I'm a big fan of journalist Spencer Ackerman's work as a national security reporter, hardcore punk drummer, and scholarly Magneto apologist. He was part of the Pulitzer Prize-winning team at The Guardian that broke the news of the Snowden leaks, and has more recently worked as the senior national security correspondent for the Daily Beast.

Ackerman has a new non-fiction book coming out in August titled Reign of Terror: How the 9/11 Era Destabilized America and Produced Trump, which aspires to, well, do exactly what the title claims — draw a unified theory of the least 20 years of US foreign policy and national security, with a straight line connecting the country's 9/11 response directly to the rise of Trump and QAnon and all that jazz. Just ahead of the book's release, Ackerman has also announced that he'll leaving the Daily Beast to start his own newsletter, Forever Wars, which follows along the same themes.

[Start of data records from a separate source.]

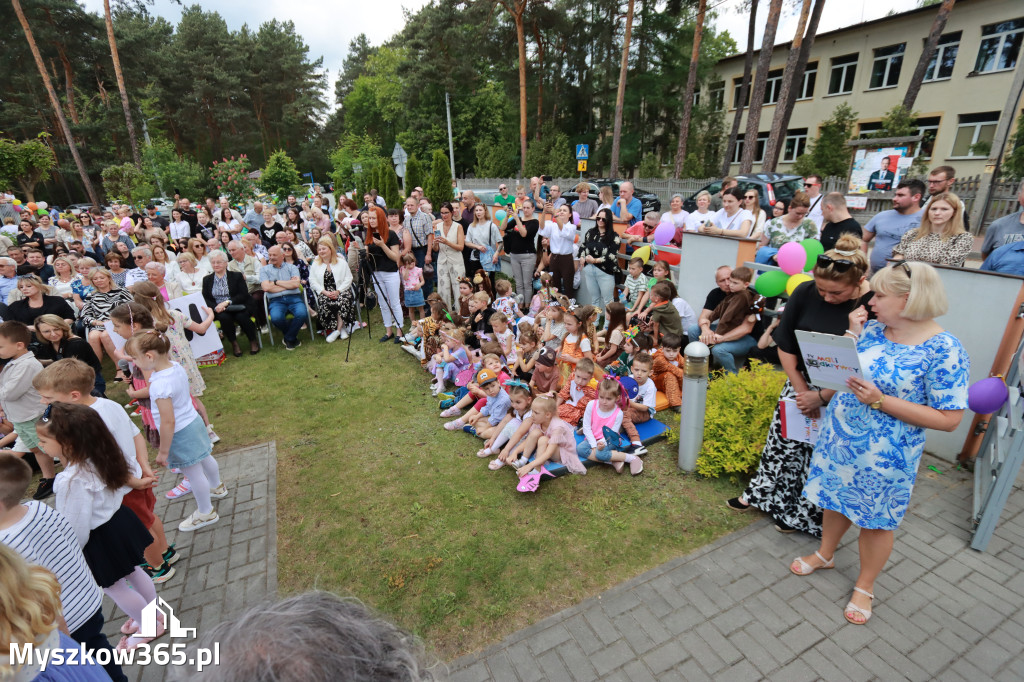 Fotorelacja I: Nadanie imienia Przedszkolu w Żarkach Letnisko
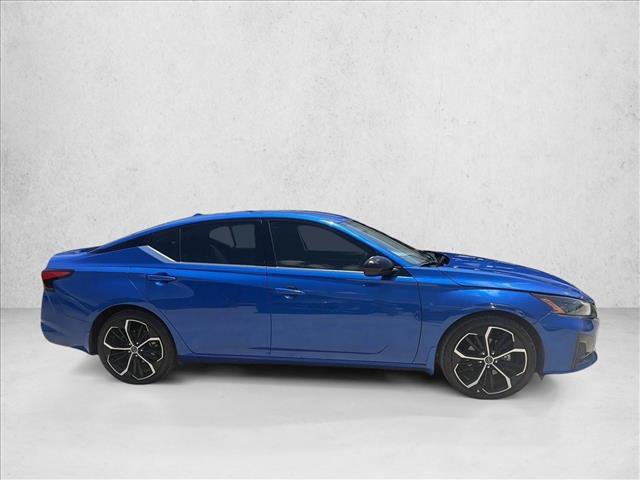 Used 2025 Nissan Altima 2.5 SR FWD image 6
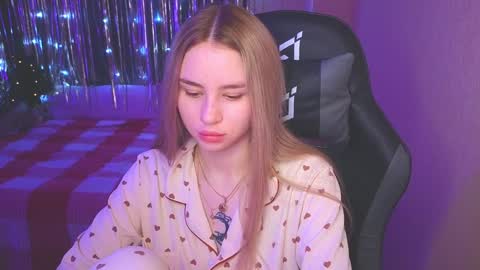 Snapshot of barbieee_doll chatting on 12.31.24 Eva online show from 12.31.24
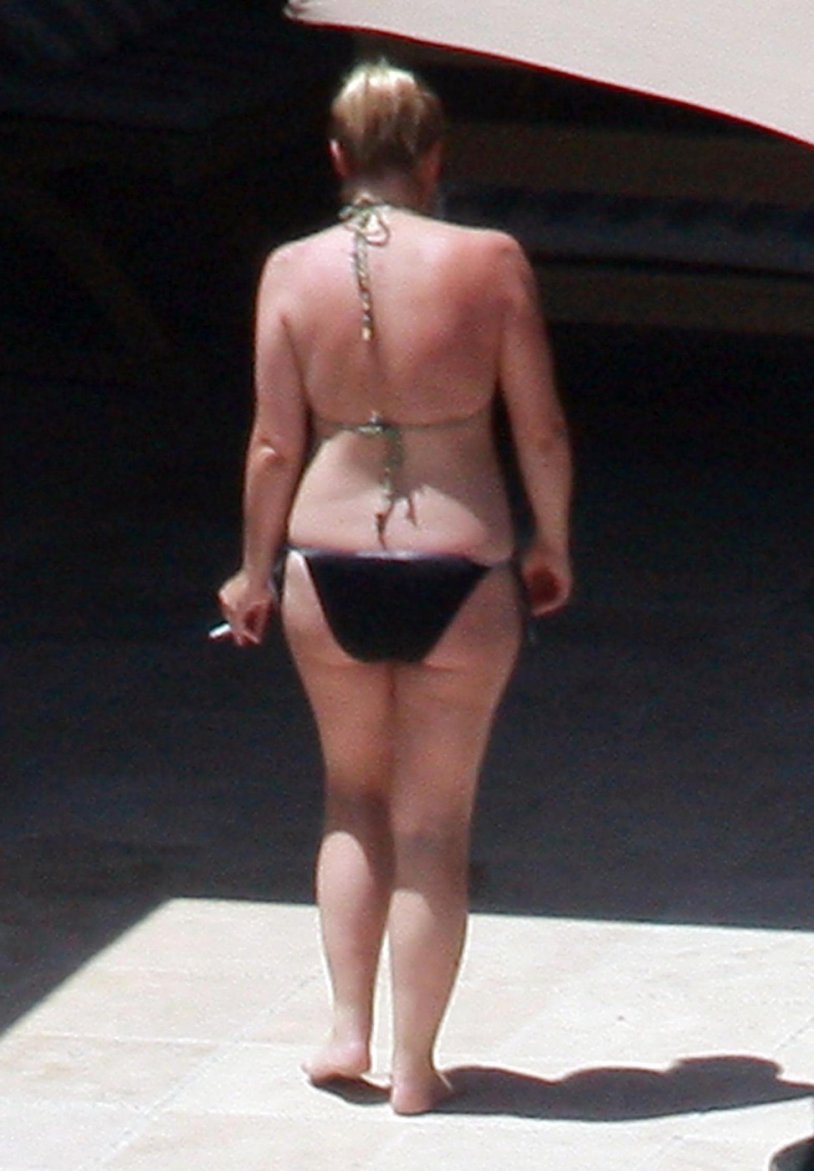 Lucy Davis in his youth in a swimsuit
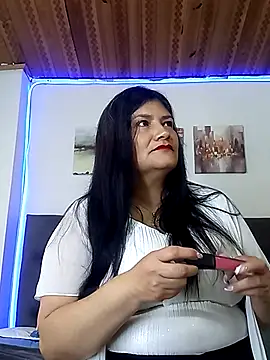 Snapshot of salomexlove_20 chatting on 04-22-26, 12:56 salomexlove 20 online show from 04-22-26, 12:56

As he explained in an interview with Vanity Fair:

"The war on terror is about far more than, quote, unquote, 'national security,'" he told me, which might help explain why his beat is now in quotation marks in his Twitter bio. "It sustains itself in part by how deep and deeply American its roots already are. I want to put all of that up to question and in sustained focus." The writing, Ackerman says, will "feel very much like a continuity" of the work he's done at the Daily Beast. But he wants to "let stories marinate," producing "something that reckons with a really awful reality, rather than what the provocation of the day is."

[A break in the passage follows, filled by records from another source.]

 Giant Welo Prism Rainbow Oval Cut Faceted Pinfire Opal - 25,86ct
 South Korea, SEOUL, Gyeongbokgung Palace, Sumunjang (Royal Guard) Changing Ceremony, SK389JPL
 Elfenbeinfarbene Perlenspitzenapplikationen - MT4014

In fact, Ackerman doesn't "really want to be responsive to the news cycle much at all," and also sees combining journalism and history as essential to the mission of "Forever Wars," a hybrid model largely missing from the current media landscape. (Ackerman's friend, The Atlantic's Adam Serwer, has stood out for injecting historical heft to the news.) And as the 20th anniversary of the 9/11 attacks nears, Ackerman wants to avoid "a very cheap and sanitized and inaccurate and aggregate commemoration" that outlets may start rolling out. "I think this could be something of a corrective," he said, "or it could be something of a counterbalance."

Ackerman's work has always been scathing and insightful, with prose that crackles whether he's eulogizing Donald Rumsfeld obituary or criticizing the multitudinous neoliberal failings of Beast from the X-Men. Case in point, here's Ackerman himself making the pitch for the newsletter:

You may hear that "the 9/11 era is over" in coverage of the 20th anniversary of September 11, and again in coverage of President Biden's withdrawal of troops from Afghanistan. This is false. Paired with gauzy commemorations, it's pernicious. Treating the 9/11 era as the past obscures every relevant fact about 20 years' worth of sprawling state violence. The most relevant fact is this: the 9/11 era proceeds. And with procession comes mutation.

The War on Terror made industrial-scale digital surveillance an enduring aspect of U.S. intelligence and federal law enforcement, rendering quaint Constitutional guarantees against unreasonable searches and seizures. Such surveillance lives in symbiosis with 21st century capitalism in general, and the privatized "public" square we call social media in particular. 

[…]

The basic argument of Reign of Terror is that the 9/11 Era, an authoritarian panoply of possibilities, continues to shape the dire political and security realities we inhabit. And so the basic proposition of Forever Warsis to document the continuities, departures and permutations of the War on Terror as it enters its third decade.